§ Provided data
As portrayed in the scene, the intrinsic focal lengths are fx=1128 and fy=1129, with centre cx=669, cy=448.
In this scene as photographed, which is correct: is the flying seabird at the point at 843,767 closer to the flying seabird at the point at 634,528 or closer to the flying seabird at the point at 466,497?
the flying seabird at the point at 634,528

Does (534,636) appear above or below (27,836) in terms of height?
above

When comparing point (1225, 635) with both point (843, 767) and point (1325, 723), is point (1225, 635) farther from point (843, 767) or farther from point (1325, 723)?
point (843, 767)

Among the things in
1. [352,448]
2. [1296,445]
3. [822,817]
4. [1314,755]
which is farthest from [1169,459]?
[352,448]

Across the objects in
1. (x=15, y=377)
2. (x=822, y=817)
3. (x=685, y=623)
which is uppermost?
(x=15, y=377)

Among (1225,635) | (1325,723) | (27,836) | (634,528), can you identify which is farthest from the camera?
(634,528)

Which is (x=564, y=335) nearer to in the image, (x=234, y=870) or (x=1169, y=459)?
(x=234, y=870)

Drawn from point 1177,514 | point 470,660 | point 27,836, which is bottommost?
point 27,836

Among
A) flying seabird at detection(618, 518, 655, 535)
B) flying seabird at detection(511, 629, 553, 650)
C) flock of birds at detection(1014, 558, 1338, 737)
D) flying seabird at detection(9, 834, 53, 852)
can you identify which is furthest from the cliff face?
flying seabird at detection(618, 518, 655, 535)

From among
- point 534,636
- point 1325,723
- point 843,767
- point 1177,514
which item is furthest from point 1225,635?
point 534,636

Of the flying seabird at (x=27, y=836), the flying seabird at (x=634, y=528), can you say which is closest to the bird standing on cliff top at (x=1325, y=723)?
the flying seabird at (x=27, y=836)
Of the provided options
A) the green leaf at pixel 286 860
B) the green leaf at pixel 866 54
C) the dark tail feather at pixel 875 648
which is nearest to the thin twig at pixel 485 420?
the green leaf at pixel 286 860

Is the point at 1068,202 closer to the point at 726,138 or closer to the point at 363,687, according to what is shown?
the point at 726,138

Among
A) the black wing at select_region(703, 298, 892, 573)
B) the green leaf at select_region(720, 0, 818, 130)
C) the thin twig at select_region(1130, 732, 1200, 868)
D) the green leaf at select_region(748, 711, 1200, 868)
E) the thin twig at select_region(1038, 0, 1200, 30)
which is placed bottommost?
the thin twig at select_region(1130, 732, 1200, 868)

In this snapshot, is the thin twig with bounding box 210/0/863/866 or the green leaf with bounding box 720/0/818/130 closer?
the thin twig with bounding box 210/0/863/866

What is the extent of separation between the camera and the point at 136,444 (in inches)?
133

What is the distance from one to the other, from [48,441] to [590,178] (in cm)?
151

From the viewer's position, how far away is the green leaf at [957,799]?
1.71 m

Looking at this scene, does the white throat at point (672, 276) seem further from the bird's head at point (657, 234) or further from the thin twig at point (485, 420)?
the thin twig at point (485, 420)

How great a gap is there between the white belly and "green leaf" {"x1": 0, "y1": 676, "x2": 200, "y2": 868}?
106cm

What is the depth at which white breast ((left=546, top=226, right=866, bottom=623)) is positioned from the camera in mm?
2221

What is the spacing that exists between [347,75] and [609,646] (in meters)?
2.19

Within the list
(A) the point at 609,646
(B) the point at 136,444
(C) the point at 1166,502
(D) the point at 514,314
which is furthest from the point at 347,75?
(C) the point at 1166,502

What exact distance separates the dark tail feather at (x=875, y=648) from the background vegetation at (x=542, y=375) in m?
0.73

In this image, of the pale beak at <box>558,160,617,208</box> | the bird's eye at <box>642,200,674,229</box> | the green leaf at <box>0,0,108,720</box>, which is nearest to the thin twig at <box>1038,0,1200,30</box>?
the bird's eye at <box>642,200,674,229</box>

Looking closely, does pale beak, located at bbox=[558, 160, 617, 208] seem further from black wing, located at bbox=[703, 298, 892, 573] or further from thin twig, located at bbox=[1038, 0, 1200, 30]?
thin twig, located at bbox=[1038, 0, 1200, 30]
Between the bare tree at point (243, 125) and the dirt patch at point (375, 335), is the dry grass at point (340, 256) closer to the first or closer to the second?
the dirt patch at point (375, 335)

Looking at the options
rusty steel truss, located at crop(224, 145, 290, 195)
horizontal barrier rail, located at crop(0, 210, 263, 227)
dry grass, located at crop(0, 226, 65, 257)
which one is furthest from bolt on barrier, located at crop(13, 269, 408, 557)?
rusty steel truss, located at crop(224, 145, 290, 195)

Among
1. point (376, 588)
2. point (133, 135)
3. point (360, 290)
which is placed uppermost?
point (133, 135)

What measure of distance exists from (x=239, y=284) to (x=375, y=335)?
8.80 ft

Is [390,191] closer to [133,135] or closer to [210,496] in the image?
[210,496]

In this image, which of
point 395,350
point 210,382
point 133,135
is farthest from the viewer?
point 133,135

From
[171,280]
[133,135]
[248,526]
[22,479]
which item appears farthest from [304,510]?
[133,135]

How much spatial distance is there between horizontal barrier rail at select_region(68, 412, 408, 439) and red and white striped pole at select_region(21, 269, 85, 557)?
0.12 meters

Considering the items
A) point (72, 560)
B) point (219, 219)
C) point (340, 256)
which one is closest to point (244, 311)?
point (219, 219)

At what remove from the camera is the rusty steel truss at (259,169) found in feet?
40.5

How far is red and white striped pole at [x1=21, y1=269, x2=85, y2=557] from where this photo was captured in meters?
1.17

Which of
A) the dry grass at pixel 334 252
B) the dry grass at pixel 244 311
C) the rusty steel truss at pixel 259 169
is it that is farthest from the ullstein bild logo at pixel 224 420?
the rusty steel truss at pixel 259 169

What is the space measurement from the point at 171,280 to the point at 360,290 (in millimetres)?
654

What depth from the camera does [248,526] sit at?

§ Given exercise
Copy the records above line for line, reproducing each one exactly, including every word, number and mark of punctuation.

§ Worked answer
As portrayed in the scene, the intrinsic focal lengths are fx=1128 and fy=1129, with centre cx=669, cy=448.
In this scene as photographed, which is correct: is the flying seabird at the point at 843,767 closer to the flying seabird at the point at 634,528 or closer to the flying seabird at the point at 466,497?
the flying seabird at the point at 634,528

Does (534,636) appear above or below (27,836) in terms of height?
above

When comparing point (1225, 635) with both point (843, 767) and point (1325, 723), is point (1225, 635) farther from point (843, 767) or farther from point (1325, 723)?
point (843, 767)

Among the things in
1. [352,448]
2. [1296,445]
3. [822,817]
4. [1314,755]
which is farthest from [1169,459]?
[352,448]

Across the objects in
1. (x=15, y=377)
2. (x=822, y=817)
3. (x=685, y=623)
which is uppermost?
(x=15, y=377)

Among (1225,635) | (1325,723) | (27,836) | (634,528), can you identify which is farthest from the camera?
(634,528)

Which is (x=564, y=335) nearer to in the image, (x=234, y=870) or (x=1169, y=459)?
(x=234, y=870)

Drawn from point 1177,514 | point 470,660 | point 27,836, which is bottommost?
point 27,836

Among
A) flying seabird at detection(618, 518, 655, 535)
B) flying seabird at detection(511, 629, 553, 650)
C) flock of birds at detection(1014, 558, 1338, 737)
D) flying seabird at detection(9, 834, 53, 852)
can you identify which is furthest from the cliff face?
flying seabird at detection(618, 518, 655, 535)

From among
- point 534,636
- point 1325,723
- point 843,767
- point 1177,514
which item is furthest from point 1225,635?
point 534,636

Of the flying seabird at (x=27, y=836), the flying seabird at (x=634, y=528), can you say which is closest to the bird standing on cliff top at (x=1325, y=723)?
the flying seabird at (x=27, y=836)
Of the provided options
A) the green leaf at pixel 286 860
B) the green leaf at pixel 866 54
C) the dark tail feather at pixel 875 648
which is nearest to the thin twig at pixel 485 420?
the green leaf at pixel 286 860

Is the point at 1068,202 closer to the point at 726,138 or closer to the point at 363,687, according to what is shown?
the point at 726,138

Among
A) the black wing at select_region(703, 298, 892, 573)
B) the green leaf at select_region(720, 0, 818, 130)
C) the thin twig at select_region(1130, 732, 1200, 868)
D) the green leaf at select_region(748, 711, 1200, 868)
E) the thin twig at select_region(1038, 0, 1200, 30)
which is placed bottommost?
the thin twig at select_region(1130, 732, 1200, 868)

In this snapshot, is the thin twig with bounding box 210/0/863/866 or the green leaf with bounding box 720/0/818/130 closer?
the thin twig with bounding box 210/0/863/866

What is the extent of separation between the camera and the point at 136,444 (in inches)?
133

What is the distance from one to the other, from [48,441] to [590,178] (in cm)?
151

From the viewer's position, how far away is the green leaf at [957,799]?
1.71 m

Looking at this scene, does the white throat at point (672, 276) seem further from the bird's head at point (657, 234) or further from the thin twig at point (485, 420)?
the thin twig at point (485, 420)

How great a gap is there between the white belly and "green leaf" {"x1": 0, "y1": 676, "x2": 200, "y2": 868}?
106cm

What is the depth at which white breast ((left=546, top=226, right=866, bottom=623)) is positioned from the camera in mm?
2221

What is the spacing that exists between [347,75] and [609,646] (in meters)?
2.19

Within the list
(A) the point at 609,646
(B) the point at 136,444
(C) the point at 1166,502
(D) the point at 514,314
which is furthest from the point at 347,75?
(C) the point at 1166,502

What exact distance separates the dark tail feather at (x=875, y=648) from the background vegetation at (x=542, y=375) in m?
0.73

In this image, of the pale beak at <box>558,160,617,208</box> | the bird's eye at <box>642,200,674,229</box> | the green leaf at <box>0,0,108,720</box>, which is nearest to the thin twig at <box>1038,0,1200,30</box>?
the bird's eye at <box>642,200,674,229</box>

Looking closely, does pale beak, located at bbox=[558, 160, 617, 208] seem further from black wing, located at bbox=[703, 298, 892, 573] or further from thin twig, located at bbox=[1038, 0, 1200, 30]?
thin twig, located at bbox=[1038, 0, 1200, 30]
Between the bare tree at point (243, 125) and the dirt patch at point (375, 335), is the dry grass at point (340, 256) closer to the first or closer to the second?
the dirt patch at point (375, 335)

Looking at the options
rusty steel truss, located at crop(224, 145, 290, 195)
horizontal barrier rail, located at crop(0, 210, 263, 227)
dry grass, located at crop(0, 226, 65, 257)
which one is furthest from bolt on barrier, located at crop(13, 269, 408, 557)?
rusty steel truss, located at crop(224, 145, 290, 195)

Among
1. point (376, 588)
2. point (133, 135)
3. point (360, 290)
which is placed uppermost?
point (133, 135)

What measure of distance exists from (x=239, y=284) to (x=375, y=335)?
8.80 ft

Is [390,191] closer to [133,135] or closer to [210,496] in the image?
[210,496]

In this image, which of
point 395,350
point 210,382
point 133,135
is farthest from the viewer?
point 133,135

From
[171,280]
[133,135]
[248,526]
[22,479]
which item appears farthest from [304,510]?
[133,135]

How much spatial distance is there between horizontal barrier rail at select_region(68, 412, 408, 439) and red and white striped pole at select_region(21, 269, 85, 557)?
0.12 meters

Considering the items
A) point (72, 560)
B) point (219, 219)
C) point (340, 256)
which one is closest to point (244, 311)?
point (219, 219)

At what remove from the camera is the rusty steel truss at (259,169) found in feet?
40.5

How far is red and white striped pole at [x1=21, y1=269, x2=85, y2=557] from where this photo was captured in meters?
1.17

Which of
A) the dry grass at pixel 334 252
B) the dry grass at pixel 244 311
C) the rusty steel truss at pixel 259 169
is it that is farthest from the ullstein bild logo at pixel 224 420?
the rusty steel truss at pixel 259 169

What is the space measurement from the point at 171,280 to the point at 360,290 (in millimetres)?
654

What depth from the camera does [248,526] sit at?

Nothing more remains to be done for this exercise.